On a rainy July night, I set off to see Bob Dylan at McCoy Stadium in Pawtucket, Rhode Island. It had been almost a year since I last saw Bob in the luxurious confines of the MGM Theatre at Foxwoods (see my post from August 16), so I was ready for my summer fix of Bob.
In the past, I had been reluctant to go to a show on the ball park tours. I'm not much for general admission gigs. You are either sitting thousands of yards away from the stage and you have to ask your neighbor: "Which one's Bob?" or you are enduring the mosh pit up front. Not my idea of a fun night.
Fortunately, I had Guitar Johnny as my wing man tonight. With him as my backstage ambassador, I had visions of meeting Bob and completing my rock and roll fantasy life. After a very pleasant dinner in the backstage area and a nice visit with a couple of the band members, "Guitar" and I were unsure about our plan. We went up to the back of stage to hear a bit of Johnny Cougar (or whatever he is called these days) and it didn't look like there would be much room there for us when Bob's part of the show began.
The weather was getting worse and I have to confess we were thinking about hitting the road. When we realized that Bob was not coming out of his bus for a stroll around back stage and a personal meet and greet with yours truly, we were really losing interest. Fortunately, we decided to make one more foray through the backstage area. We were hanging around just seeing if we could catch a glimpse Bob before he took the stage.
We did see a few people going up some stairs on the right side of the stage, but didn't think that was in our reach. Suddenly, a security guy was on us and instead of telling us to beat it, he told us go right up those stairs and find a place behind the soundboard. In an instant, we were flying first class.
Up we went and we found ourselves about 25 feet off Bob's side of the stage. After about 5 minutes there was a little commotion to our left and there was Bob with a black suit and white Rolling Thunder style hat standing about 6 feet away.
Bob and the band hit the stage and started into a rocking version of Cat's In The Well with Bob on lead guitar. Next they launched into It Ain't Me, Babe, which was followed by I'll Be Your Baby Tonight. Bob was playing his guitar for all he was worth. We could see Denny looking over at him with a perplexed look trying to follow his lead as they soloed together. Afterwards, Johnny said he thought he was listening to the Allman Brothers with the twin lead guitar sound. Pretty great stuff and Bob had the old chicken scratch working just fine. It made me remember his solos in the old days on Tangled Up In Blue. Chicken Scratch!

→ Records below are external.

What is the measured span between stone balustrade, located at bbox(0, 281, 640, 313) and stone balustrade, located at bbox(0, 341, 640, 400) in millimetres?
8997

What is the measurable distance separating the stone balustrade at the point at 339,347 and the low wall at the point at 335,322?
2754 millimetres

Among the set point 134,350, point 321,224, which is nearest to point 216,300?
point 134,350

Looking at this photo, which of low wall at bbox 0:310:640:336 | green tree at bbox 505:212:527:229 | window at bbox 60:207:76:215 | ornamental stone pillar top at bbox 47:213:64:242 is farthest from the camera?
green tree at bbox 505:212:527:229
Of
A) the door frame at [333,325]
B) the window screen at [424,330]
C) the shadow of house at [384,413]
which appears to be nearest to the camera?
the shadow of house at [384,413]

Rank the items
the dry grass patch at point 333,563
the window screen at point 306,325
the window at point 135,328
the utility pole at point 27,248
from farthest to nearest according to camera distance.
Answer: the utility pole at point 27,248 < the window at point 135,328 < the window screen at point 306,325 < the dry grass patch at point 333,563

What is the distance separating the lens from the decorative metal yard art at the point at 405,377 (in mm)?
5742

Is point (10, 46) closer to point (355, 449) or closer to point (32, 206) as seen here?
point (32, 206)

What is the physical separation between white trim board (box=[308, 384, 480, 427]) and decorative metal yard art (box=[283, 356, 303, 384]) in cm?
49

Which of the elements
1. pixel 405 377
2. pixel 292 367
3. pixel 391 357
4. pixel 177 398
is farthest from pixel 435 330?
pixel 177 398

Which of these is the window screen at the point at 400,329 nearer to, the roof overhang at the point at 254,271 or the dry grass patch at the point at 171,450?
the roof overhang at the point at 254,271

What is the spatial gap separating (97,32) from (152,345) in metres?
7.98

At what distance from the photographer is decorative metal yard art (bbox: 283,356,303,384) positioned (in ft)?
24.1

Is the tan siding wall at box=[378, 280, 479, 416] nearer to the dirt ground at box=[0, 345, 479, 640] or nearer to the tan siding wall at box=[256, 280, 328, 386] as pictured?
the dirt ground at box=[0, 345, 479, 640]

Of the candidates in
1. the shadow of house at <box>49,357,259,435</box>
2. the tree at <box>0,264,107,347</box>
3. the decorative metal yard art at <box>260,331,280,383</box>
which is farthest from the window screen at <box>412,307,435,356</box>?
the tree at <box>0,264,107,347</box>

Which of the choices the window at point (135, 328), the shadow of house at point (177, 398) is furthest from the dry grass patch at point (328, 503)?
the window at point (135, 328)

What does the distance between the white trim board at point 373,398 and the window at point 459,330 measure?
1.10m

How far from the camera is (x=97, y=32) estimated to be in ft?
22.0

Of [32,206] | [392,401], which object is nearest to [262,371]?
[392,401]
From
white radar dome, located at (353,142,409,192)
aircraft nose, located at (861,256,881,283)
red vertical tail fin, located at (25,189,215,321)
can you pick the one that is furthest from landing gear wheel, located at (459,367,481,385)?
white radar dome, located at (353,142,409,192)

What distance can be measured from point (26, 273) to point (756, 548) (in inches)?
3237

I was amazed to see that Bob keep the guitar on for another song. The band started in and after a few notes, Johnny and I looked at each other and said at the same time: "This Wheel's On Fire". One of my favorites from the Basement Tapes and what a treat to hear Bob take those leads. It made my night to hear it.
After a crazy jam version of The Levee's Gonna Break, the music took a little turn for the worse. It may have been our position on the side of the stage, but Bob's organ playing was drowning out every one else in the band. In Johnny's words: "His organ was Gothic." I thought it sometimes sounded like something you would hear at your local skating rink. Nevertheless, Bob was bopping around and laughing with the band between songs. He looked like he was having a good night.
Masters of War and It's Alright, Ma were casualties of this organ sound. The set list then veered to the modern era. It didn't matter, I was a happy man after the first few songs.
As we were driving back on 95 after the show in an absolute monsoon, Johnny was telling me about seeing Dylan and the Band in October of 1965 at the Bushnell Auditorium. Suddenly, we spotted the two tour buses heading down the highway to the next gig. As we passed, I thought about how much I enjoyed the show and how happy I was to hear This Wheel's On Fire. At the same time, I thought about the strange life of Bob Dylan and his Never Ending Tour. I hoped as he rode his bus through the rain and the dark, that he was happy as well. Thank you Bob for a great night.